Microarray Image Lossless Compression Using General Entropy Coders and Image Compression Standards

Lossless compression is still a challenging task in the case of microarray images. This research proposes two algorithms that aim to improve the lossless compression efficiency for high spatial resolution microarray images using general entropy codecs, namely Huffman and arithmetic coders and the image compression standard JPEG 2000. Using the standards ensures that decoders are available to reassess the images for future applications. Typically, microarray images have a bit-depth of 16. In proposed algorithm 1, every image’s per bit-plane entropy profile is calculated to automatically determine a better threshold T to split the bit-planes into the foreground and background sub-images. T is initially set to 8. However, in algorithm 1, T is updated, balancing the average value of per bit-plane entropies of the segmented sub-images of an image for improved lossless compression results. Codecs are applied individually to the produced sub-images. Proposed algorithm 2 is designed to increase the lossless compression efficiency of any unmodified JPEG 2000-compliant encoder while reducing side information overhead.
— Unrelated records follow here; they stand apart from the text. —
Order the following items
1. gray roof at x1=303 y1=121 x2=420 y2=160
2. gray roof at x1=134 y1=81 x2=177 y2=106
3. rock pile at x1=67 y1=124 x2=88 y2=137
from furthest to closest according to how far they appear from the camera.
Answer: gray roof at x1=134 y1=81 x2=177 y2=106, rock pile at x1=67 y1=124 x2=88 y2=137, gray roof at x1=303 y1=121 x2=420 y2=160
In this, pixel intensity reindexing and, thereby, changing the histograms of the same segmented sub-images obtained from algorithm 1 are implemented and confirmed to get better JPEG 2000 results in lossless mode than applying it to the original image. The lossless JPEG 2000 compression performance on microarray images is also compared to JPEG-LS in particular. The experiments are carried out to validate the methods on seven benchmark datasets, namely ApoA1, ISREC, Stanford, MicroZip, GEO, Arizona, and IBB. The average first-order entropy of the datasets above is calculated and compared for codecs and better than competitive efforts in the literature.